**Written request:** Reproduce the lines below word for word, keeping every number, tag, and coordinate unchanged.

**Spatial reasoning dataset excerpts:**
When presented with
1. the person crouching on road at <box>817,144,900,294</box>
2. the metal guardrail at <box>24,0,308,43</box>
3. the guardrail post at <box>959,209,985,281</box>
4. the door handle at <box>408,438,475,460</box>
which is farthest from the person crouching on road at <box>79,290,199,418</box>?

**Expected output:**
When presented with
1. the person crouching on road at <box>817,144,900,294</box>
2. the metal guardrail at <box>24,0,308,43</box>
3. the guardrail post at <box>959,209,985,281</box>
4. the door handle at <box>408,438,475,460</box>
which is farthest from the person crouching on road at <box>79,290,199,418</box>?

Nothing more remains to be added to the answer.